No naysayers reared their heads over “The Cleanest Race,” albeit possibly because the English-speaking North Korea-watching community is a lot smaller than its literary community.
Based on Myers’s decade studying Pyongyang propaganda, it garnered rave reviews in The Economist, The Washington Post and The New York Times. Polemicist Christopher Hitchens called the book “electrifying” and admitted Myers had identified what he himself had overlooked.
The book overturned conventional wisdom: Myers portrays North Korea as neither a Stalinist nor even communist state; with its blend of arch-militarism and ultra-nationalism, it is essentially fascist. The book has been translated into French and Italian; Korean and Polish versions are in the works.
A more recent target — the subject of a Myers article in The Atlantic that generated a heated response from New York’s Village Voice — was foodies.
“You can’t get away from food talk,” he says. “Foodies tend to earn more, so they are worth more to advertisers, which is why dining sections of newspapers are expanding, while book pages are disappearing.” As a vegan himself, is Myers not trying to spoil others’ fun?
No, he argues, the issue goes beyond the personal. Food obsession is incompatible with attempts to fight obesity, and with millions of Indians and Chinese acquiring middle-class dining aspirations, it threatens environmental sustainability and animal rights.
“Raising more cows on open pastures or chicken on free-range farms is no solution,” he says. “We can’t sustain current levels of meat consumption without factory farms.”
Still, he does not plan a book on the issue, partly because he does not want to subject himself to a study of foodie writing. At present, he is translating a German novella into English, but his ever-critical eye remains firmly focused on the peninsula.
He is currently researching how pan-Korean nationalism undermines state patriotism in South Korea. Successive Seoul administrations have neglected to inculcate pride in the republic as a state entity, Myers says, instead equating it with the Korean race: “This is no problem when you have a nation state like Japan or Denmark, but is a problem when you have a state divided.”
This explains why, he continues, there were no mass protests against last year’s North Korean attacks. Moreover, the issue impacts beyond the strategic space: It also hinders South Korea’s globalization.

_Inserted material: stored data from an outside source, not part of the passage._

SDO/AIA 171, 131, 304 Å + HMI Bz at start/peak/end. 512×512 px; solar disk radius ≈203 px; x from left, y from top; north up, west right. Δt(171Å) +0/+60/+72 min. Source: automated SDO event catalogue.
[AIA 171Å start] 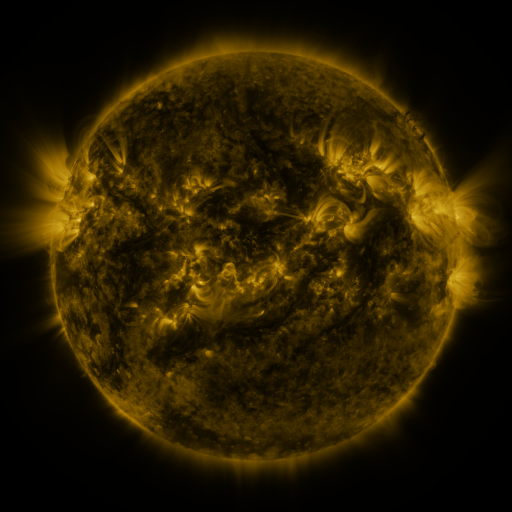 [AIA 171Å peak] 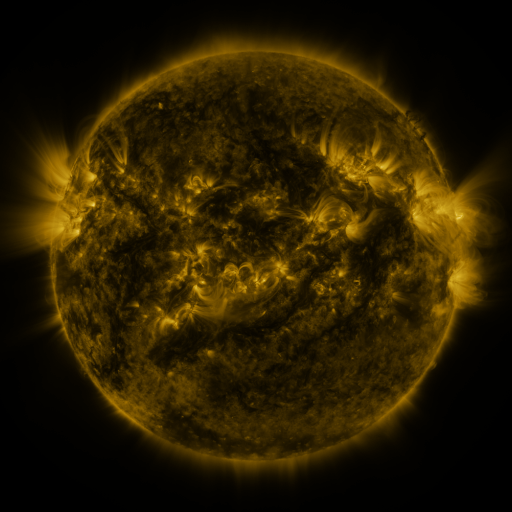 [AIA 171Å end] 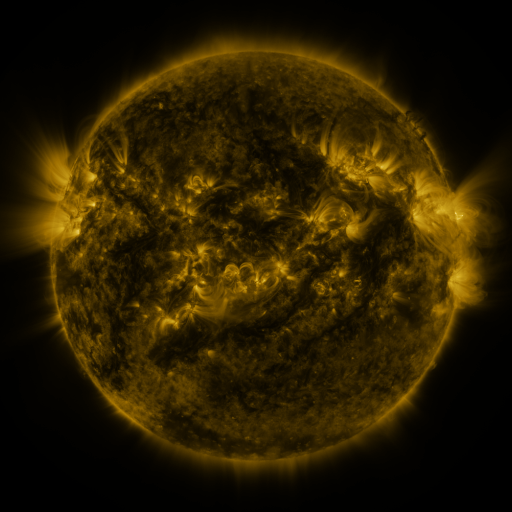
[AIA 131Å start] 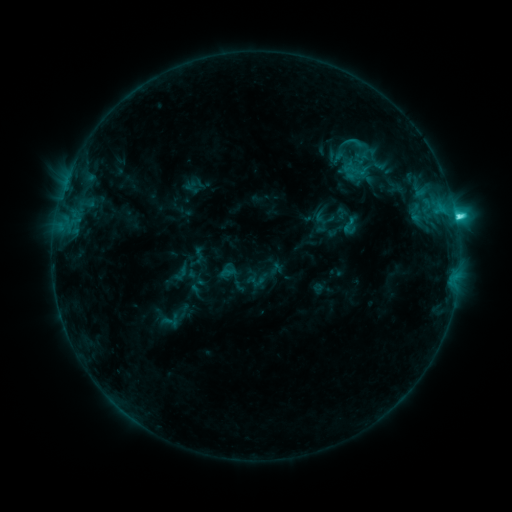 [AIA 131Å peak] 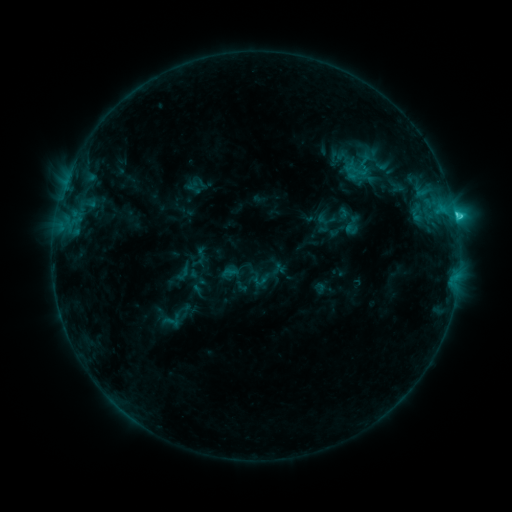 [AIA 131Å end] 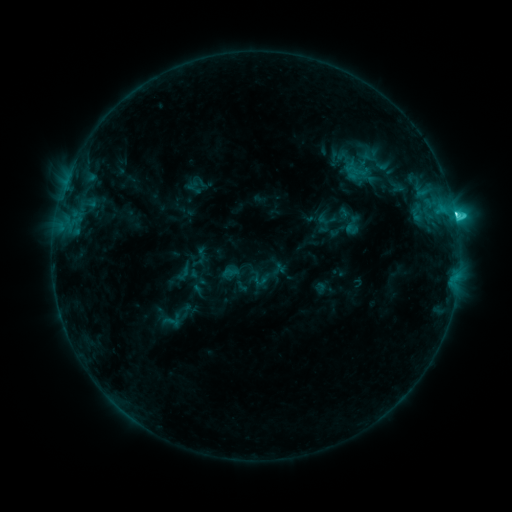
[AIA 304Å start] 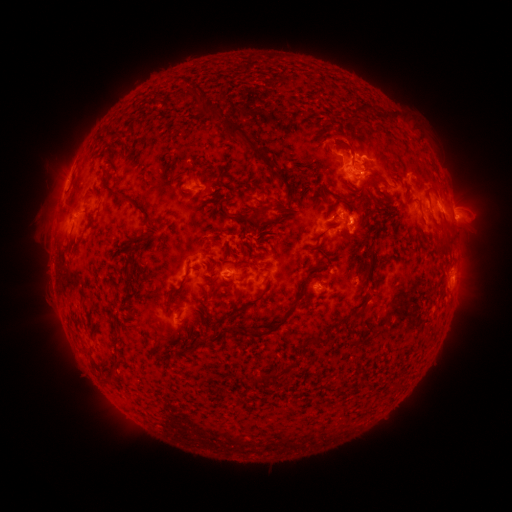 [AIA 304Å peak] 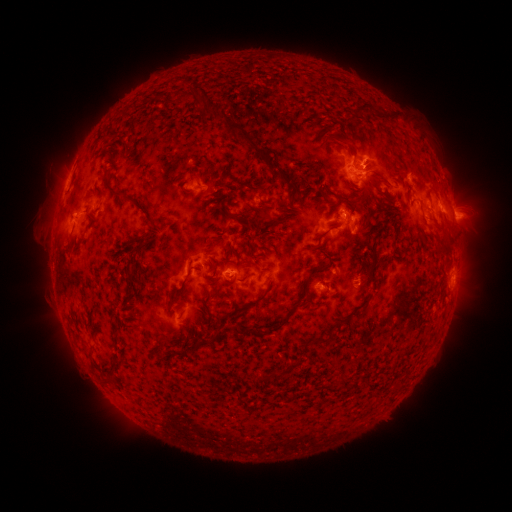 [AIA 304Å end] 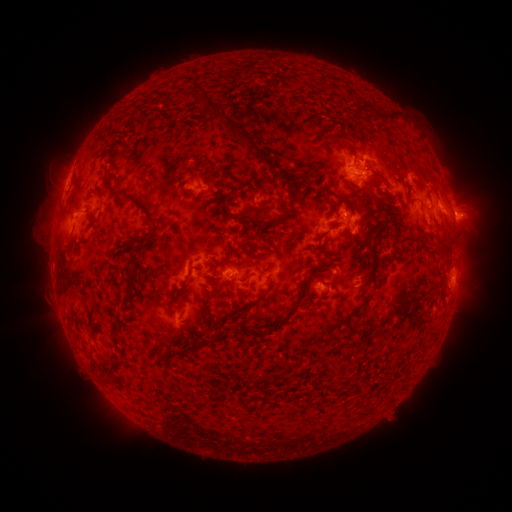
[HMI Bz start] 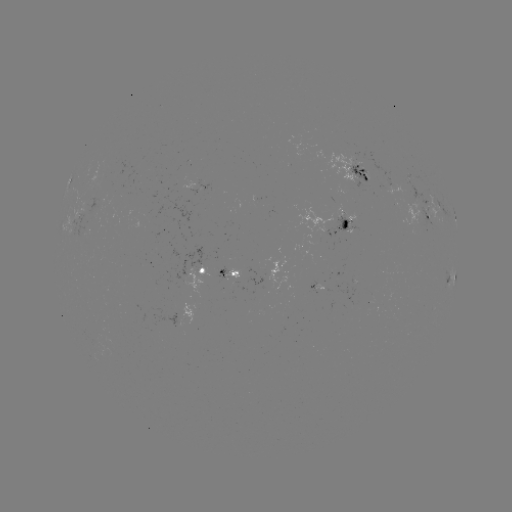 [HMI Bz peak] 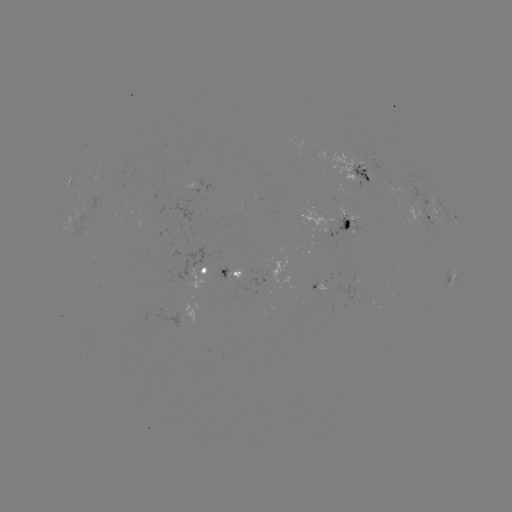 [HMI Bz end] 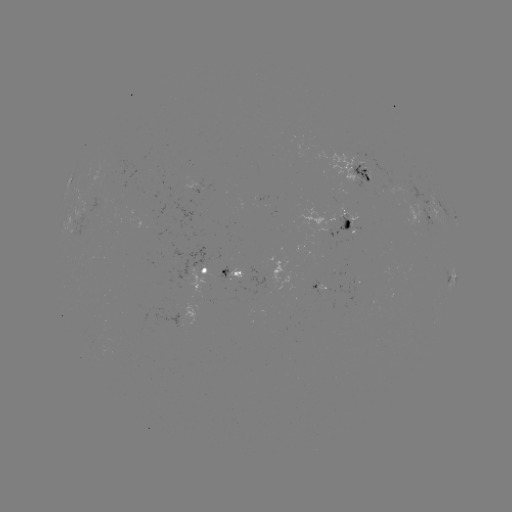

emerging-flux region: <bbox>348, 163, 372, 188</bbox>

So Myers won’t be departing Korea quite yet? “I want to be here for unification,” he says, though he warns that it could be cataclysmic. “Ultra-nationalism is an appealing ideology — the Third Reich fought to the end, even sending their children into battle,” Myers muses. “We should not underestimate its appeal.”
That impression was reinforced on a trip he made to North Korea in June. Driving from Pyongyang to Wonsan on the country’s east coast, he was able to see rural villages up close. Yet despite their poverty, there was no sense of things falling apart.
“You get the impression of a nation that is still cohering,” he said. “It is not simply because of repression, but because the regime still manages to inspire people.”